Il est temps, et le temps est grave. Le pire est possible, mais le meilleur est souhaitable pour le Togo.
Depuis le 19 août, le Togo s’est réveillé dans une autre dimension. Pour certains c’était prévisible et pour d’autres, c’est inattendu. Car depuis quelques années, un calme relatif existait dans le pays, ce qui pouvait laisser penser que tout allait bien… pour tous.
Le présent manifeste est fait pour tenir et tisser le fil de la paix, où qu’il soit, car je suis foncièrement convaincu qu’aucune situation n’est tellement irrattrapable pour être continuellement et permanemment opaque à la paix. Quelle que soit l’épaisseur et la dureté de la terre, le ver de terre parvient toujours à y installer sa demeure !
En effet, d’aucuns pourraient attendre une prise de position et ils ont raison. Mais cette prise de position peut décevoir, car elle n’est pas destinée à dire si je suis pour un camp et contre un autre. Car quand on fait le choix de la médiation, de la négociation, du rassemblement, de la recherche des données pour une paix durable, l’on doit pouvoir en tout temps parler au bon Dieu ainsi qu’au diable ; parler au sage tout comme au cancre, parler au bourreau et à la victime. C’est une exigence que l’on accepte en lucidité et avec responsabilité.

> [LISTE DES DONNÉES]
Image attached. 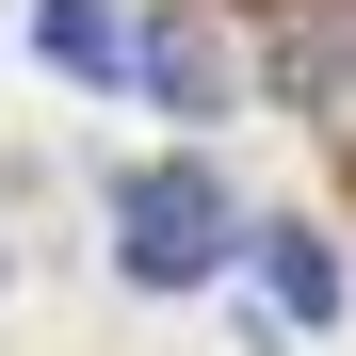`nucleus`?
<instances>
[{
    "mask_svg": "<svg viewBox=\"0 0 356 356\" xmlns=\"http://www.w3.org/2000/svg\"><path fill=\"white\" fill-rule=\"evenodd\" d=\"M243 243H259V211L227 195L195 146L113 162V275L130 291H211V275H243Z\"/></svg>",
    "mask_w": 356,
    "mask_h": 356,
    "instance_id": "1",
    "label": "nucleus"
},
{
    "mask_svg": "<svg viewBox=\"0 0 356 356\" xmlns=\"http://www.w3.org/2000/svg\"><path fill=\"white\" fill-rule=\"evenodd\" d=\"M130 97H162L178 130H211V113L243 97V65H227V33H211V17H162V0H146V81H130Z\"/></svg>",
    "mask_w": 356,
    "mask_h": 356,
    "instance_id": "4",
    "label": "nucleus"
},
{
    "mask_svg": "<svg viewBox=\"0 0 356 356\" xmlns=\"http://www.w3.org/2000/svg\"><path fill=\"white\" fill-rule=\"evenodd\" d=\"M33 65L81 81V97H130L146 81V17L130 0H33Z\"/></svg>",
    "mask_w": 356,
    "mask_h": 356,
    "instance_id": "3",
    "label": "nucleus"
},
{
    "mask_svg": "<svg viewBox=\"0 0 356 356\" xmlns=\"http://www.w3.org/2000/svg\"><path fill=\"white\" fill-rule=\"evenodd\" d=\"M243 291H259V324H340L356 308V275H340V227L324 211H259V243H243Z\"/></svg>",
    "mask_w": 356,
    "mask_h": 356,
    "instance_id": "2",
    "label": "nucleus"
},
{
    "mask_svg": "<svg viewBox=\"0 0 356 356\" xmlns=\"http://www.w3.org/2000/svg\"><path fill=\"white\" fill-rule=\"evenodd\" d=\"M0 275H17V243H0Z\"/></svg>",
    "mask_w": 356,
    "mask_h": 356,
    "instance_id": "5",
    "label": "nucleus"
}]
</instances>
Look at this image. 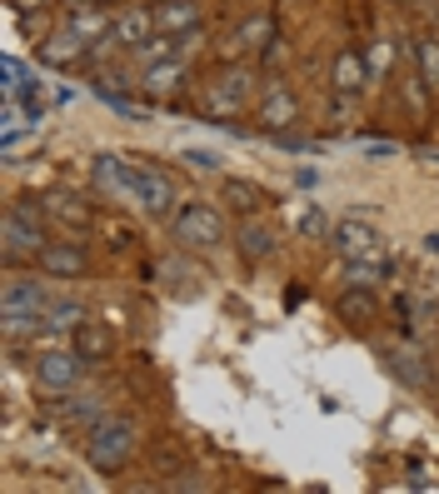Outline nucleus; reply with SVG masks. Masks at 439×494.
I'll use <instances>...</instances> for the list:
<instances>
[{"mask_svg":"<svg viewBox=\"0 0 439 494\" xmlns=\"http://www.w3.org/2000/svg\"><path fill=\"white\" fill-rule=\"evenodd\" d=\"M185 165H200V170H215V155H210V151H185Z\"/></svg>","mask_w":439,"mask_h":494,"instance_id":"obj_27","label":"nucleus"},{"mask_svg":"<svg viewBox=\"0 0 439 494\" xmlns=\"http://www.w3.org/2000/svg\"><path fill=\"white\" fill-rule=\"evenodd\" d=\"M334 245H340V255L350 260V265H385V240L364 225V220L334 225Z\"/></svg>","mask_w":439,"mask_h":494,"instance_id":"obj_4","label":"nucleus"},{"mask_svg":"<svg viewBox=\"0 0 439 494\" xmlns=\"http://www.w3.org/2000/svg\"><path fill=\"white\" fill-rule=\"evenodd\" d=\"M235 245H240V255H245V260H265L270 250H275V230L260 225V220H245V225L235 230Z\"/></svg>","mask_w":439,"mask_h":494,"instance_id":"obj_11","label":"nucleus"},{"mask_svg":"<svg viewBox=\"0 0 439 494\" xmlns=\"http://www.w3.org/2000/svg\"><path fill=\"white\" fill-rule=\"evenodd\" d=\"M360 76H364V60L354 50H344L340 65H334V90H340V100H350L354 90H360Z\"/></svg>","mask_w":439,"mask_h":494,"instance_id":"obj_16","label":"nucleus"},{"mask_svg":"<svg viewBox=\"0 0 439 494\" xmlns=\"http://www.w3.org/2000/svg\"><path fill=\"white\" fill-rule=\"evenodd\" d=\"M340 310L350 320H370V295H350V300H340Z\"/></svg>","mask_w":439,"mask_h":494,"instance_id":"obj_23","label":"nucleus"},{"mask_svg":"<svg viewBox=\"0 0 439 494\" xmlns=\"http://www.w3.org/2000/svg\"><path fill=\"white\" fill-rule=\"evenodd\" d=\"M260 120H265V125H289V120H295V96H289L285 86H270L265 100H260Z\"/></svg>","mask_w":439,"mask_h":494,"instance_id":"obj_13","label":"nucleus"},{"mask_svg":"<svg viewBox=\"0 0 439 494\" xmlns=\"http://www.w3.org/2000/svg\"><path fill=\"white\" fill-rule=\"evenodd\" d=\"M110 35H115L120 45H130V50H140L145 45V35H155V11H125L110 21Z\"/></svg>","mask_w":439,"mask_h":494,"instance_id":"obj_9","label":"nucleus"},{"mask_svg":"<svg viewBox=\"0 0 439 494\" xmlns=\"http://www.w3.org/2000/svg\"><path fill=\"white\" fill-rule=\"evenodd\" d=\"M35 380H41L50 395L76 389V380H80V350L70 344V350H45V355H35Z\"/></svg>","mask_w":439,"mask_h":494,"instance_id":"obj_5","label":"nucleus"},{"mask_svg":"<svg viewBox=\"0 0 439 494\" xmlns=\"http://www.w3.org/2000/svg\"><path fill=\"white\" fill-rule=\"evenodd\" d=\"M265 31H270V21H265V15H255V21L245 25V45H260V41H265Z\"/></svg>","mask_w":439,"mask_h":494,"instance_id":"obj_26","label":"nucleus"},{"mask_svg":"<svg viewBox=\"0 0 439 494\" xmlns=\"http://www.w3.org/2000/svg\"><path fill=\"white\" fill-rule=\"evenodd\" d=\"M41 270L55 279H80V275H90V260H86V250H76V245H45Z\"/></svg>","mask_w":439,"mask_h":494,"instance_id":"obj_7","label":"nucleus"},{"mask_svg":"<svg viewBox=\"0 0 439 494\" xmlns=\"http://www.w3.org/2000/svg\"><path fill=\"white\" fill-rule=\"evenodd\" d=\"M80 315H86V310H80V305H45V315H41V330H76V325H86V320H80Z\"/></svg>","mask_w":439,"mask_h":494,"instance_id":"obj_18","label":"nucleus"},{"mask_svg":"<svg viewBox=\"0 0 439 494\" xmlns=\"http://www.w3.org/2000/svg\"><path fill=\"white\" fill-rule=\"evenodd\" d=\"M50 295L35 285V279H11L5 285V315H45Z\"/></svg>","mask_w":439,"mask_h":494,"instance_id":"obj_8","label":"nucleus"},{"mask_svg":"<svg viewBox=\"0 0 439 494\" xmlns=\"http://www.w3.org/2000/svg\"><path fill=\"white\" fill-rule=\"evenodd\" d=\"M225 195H230V205H235V210H260V205H265V190H260V185H250V180H230Z\"/></svg>","mask_w":439,"mask_h":494,"instance_id":"obj_20","label":"nucleus"},{"mask_svg":"<svg viewBox=\"0 0 439 494\" xmlns=\"http://www.w3.org/2000/svg\"><path fill=\"white\" fill-rule=\"evenodd\" d=\"M140 175H145V165H130V160H120V155H100L96 160V185L110 195L140 200Z\"/></svg>","mask_w":439,"mask_h":494,"instance_id":"obj_6","label":"nucleus"},{"mask_svg":"<svg viewBox=\"0 0 439 494\" xmlns=\"http://www.w3.org/2000/svg\"><path fill=\"white\" fill-rule=\"evenodd\" d=\"M130 444H135V425H130V419H100L96 430H90L86 454L100 474H115L120 464L130 460Z\"/></svg>","mask_w":439,"mask_h":494,"instance_id":"obj_1","label":"nucleus"},{"mask_svg":"<svg viewBox=\"0 0 439 494\" xmlns=\"http://www.w3.org/2000/svg\"><path fill=\"white\" fill-rule=\"evenodd\" d=\"M425 250H434V255H439V230H434V235H425Z\"/></svg>","mask_w":439,"mask_h":494,"instance_id":"obj_29","label":"nucleus"},{"mask_svg":"<svg viewBox=\"0 0 439 494\" xmlns=\"http://www.w3.org/2000/svg\"><path fill=\"white\" fill-rule=\"evenodd\" d=\"M415 60H419V80L439 96V41H415Z\"/></svg>","mask_w":439,"mask_h":494,"instance_id":"obj_17","label":"nucleus"},{"mask_svg":"<svg viewBox=\"0 0 439 494\" xmlns=\"http://www.w3.org/2000/svg\"><path fill=\"white\" fill-rule=\"evenodd\" d=\"M45 210H50V215L55 220H65V225H70V230H76V225H90V210H86V205H70V200H65V195H50V200H45Z\"/></svg>","mask_w":439,"mask_h":494,"instance_id":"obj_19","label":"nucleus"},{"mask_svg":"<svg viewBox=\"0 0 439 494\" xmlns=\"http://www.w3.org/2000/svg\"><path fill=\"white\" fill-rule=\"evenodd\" d=\"M70 344L80 350V360H105L110 350H115L110 330H100V325H76V330H70Z\"/></svg>","mask_w":439,"mask_h":494,"instance_id":"obj_12","label":"nucleus"},{"mask_svg":"<svg viewBox=\"0 0 439 494\" xmlns=\"http://www.w3.org/2000/svg\"><path fill=\"white\" fill-rule=\"evenodd\" d=\"M389 370H395L399 385L429 389V365H425V355H419V350H389Z\"/></svg>","mask_w":439,"mask_h":494,"instance_id":"obj_10","label":"nucleus"},{"mask_svg":"<svg viewBox=\"0 0 439 494\" xmlns=\"http://www.w3.org/2000/svg\"><path fill=\"white\" fill-rule=\"evenodd\" d=\"M45 250V215L31 205H11L5 210V260H41Z\"/></svg>","mask_w":439,"mask_h":494,"instance_id":"obj_2","label":"nucleus"},{"mask_svg":"<svg viewBox=\"0 0 439 494\" xmlns=\"http://www.w3.org/2000/svg\"><path fill=\"white\" fill-rule=\"evenodd\" d=\"M230 230H225V215L215 210V205H185L180 215H175V240L190 250H210L220 245Z\"/></svg>","mask_w":439,"mask_h":494,"instance_id":"obj_3","label":"nucleus"},{"mask_svg":"<svg viewBox=\"0 0 439 494\" xmlns=\"http://www.w3.org/2000/svg\"><path fill=\"white\" fill-rule=\"evenodd\" d=\"M200 21V11H195V0H175V5H165V11H155V31L160 35H180L185 25Z\"/></svg>","mask_w":439,"mask_h":494,"instance_id":"obj_15","label":"nucleus"},{"mask_svg":"<svg viewBox=\"0 0 439 494\" xmlns=\"http://www.w3.org/2000/svg\"><path fill=\"white\" fill-rule=\"evenodd\" d=\"M175 86H180V65H160V70H151V76H145V90H151V96L155 100H165V96H170V90Z\"/></svg>","mask_w":439,"mask_h":494,"instance_id":"obj_21","label":"nucleus"},{"mask_svg":"<svg viewBox=\"0 0 439 494\" xmlns=\"http://www.w3.org/2000/svg\"><path fill=\"white\" fill-rule=\"evenodd\" d=\"M80 50H86V35H80L76 25H70V31H55L50 41H45V50H41V55H45L50 65H65V60H76Z\"/></svg>","mask_w":439,"mask_h":494,"instance_id":"obj_14","label":"nucleus"},{"mask_svg":"<svg viewBox=\"0 0 439 494\" xmlns=\"http://www.w3.org/2000/svg\"><path fill=\"white\" fill-rule=\"evenodd\" d=\"M0 70H5V90H15L25 80V65L15 60V55H5V60H0Z\"/></svg>","mask_w":439,"mask_h":494,"instance_id":"obj_24","label":"nucleus"},{"mask_svg":"<svg viewBox=\"0 0 439 494\" xmlns=\"http://www.w3.org/2000/svg\"><path fill=\"white\" fill-rule=\"evenodd\" d=\"M21 105H25V115H31V125L45 115V100H41V90H35V86H25V90H21Z\"/></svg>","mask_w":439,"mask_h":494,"instance_id":"obj_22","label":"nucleus"},{"mask_svg":"<svg viewBox=\"0 0 439 494\" xmlns=\"http://www.w3.org/2000/svg\"><path fill=\"white\" fill-rule=\"evenodd\" d=\"M305 235H315V240H320V235H330V220H325L320 210H310V215H305Z\"/></svg>","mask_w":439,"mask_h":494,"instance_id":"obj_25","label":"nucleus"},{"mask_svg":"<svg viewBox=\"0 0 439 494\" xmlns=\"http://www.w3.org/2000/svg\"><path fill=\"white\" fill-rule=\"evenodd\" d=\"M295 185H300V190H315V185H320V175L305 165V170H295Z\"/></svg>","mask_w":439,"mask_h":494,"instance_id":"obj_28","label":"nucleus"}]
</instances>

> [EXERCICES À TRAITER]
a) Recopiez fidèlement le passage du manifeste sur le Togo qui s'ouvre sur les mots contenant « Le présent manifeste » et se ferme sur « et avec responsabilité. ».
b) Répondez à ces questions d'après le manifeste sur le Togo :
(i) Depuis quelle date le Togo s'est-il réveillé dans une autre dimension ?
(ii) Qu'existait-il dans le pays depuis quelques années ?
(iii) Quel animal parvient toujours à installer sa demeure dans la terre ?
c) Écrivez la suite du manifeste sur le Togo en reprenant après sa dernière phrase.
Les items ne jouent aucun rôle dans ce travail.

> [CORRIGÉ DES EXERCICES]
a)
Le présent manifeste est fait pour tenir et tisser le fil de la paix, où qu’il soit, car je suis foncièrement convaincu qu’aucune situation n’est tellement irrattrapable pour être continuellement et permanemment opaque à la paix. Quelle que soit l’épaisseur et la dureté de la terre, le ver de terre parvient toujours à y installer sa demeure !
En effet, d’aucuns pourraient attendre une prise de position et ils ont raison. Mais cette prise de position peut décevoir, car elle n’est pas destinée à dire si je suis pour un camp et contre un autre. Car quand on fait le choix de la médiation, de la négociation, du rassemblement, de la recherche des données pour une paix durable, l’on doit pouvoir en tout temps parler au bon Dieu ainsi qu’au diable ; parler au sage tout comme au cancre, parler au bourreau et à la victime. C’est une exigence que l’on accepte en lucidité et avec responsabilité.

b)
(i) Depuis le 19 août.
(ii) Un calme relatif.
(iii) Le ver de terre.

c)
Lors de certaines de mes missions dans le cadre des travaux de l’Institut International de Gestion des Conflits-IIGC, nous avons tenté modestement de contribuer à rapprocher les gens qui parfois avaient pris des armes, fait usage de la parole pour essayer de désarmer les cœurs pour mieux les rapprocher, œuvré le mieux possible avec les diasporas pour soutenir les dynamiques de paix et transcender dans la mesure du possible les logiques partisanes.
Actuellement, au Togo, terre qui abrite mon cordon ombilical, il semble que nous avons deux trains à grande vitesse qui avancent dans deux directions opposées.
– La majorité présidentielle qui s’inscrit dans une logique référendaire pour résoudre le conflit dans le respect de la constitution en vigueur. Il est cependant regrettable de constater qu’aucun compromis n’a pu être trouvé, afin d’ouvrir la voie à un plus large rassemblement sur le texte.
– L’opposition qui elle, souhaite un retour intégral à la Constitution de 1992, notamment dans ses aspects de limitation du nombre de mandat et les élections à deux tours. Elle demande le vote de la diaspora ainsi que la libération de tous les manifestants arrêtés.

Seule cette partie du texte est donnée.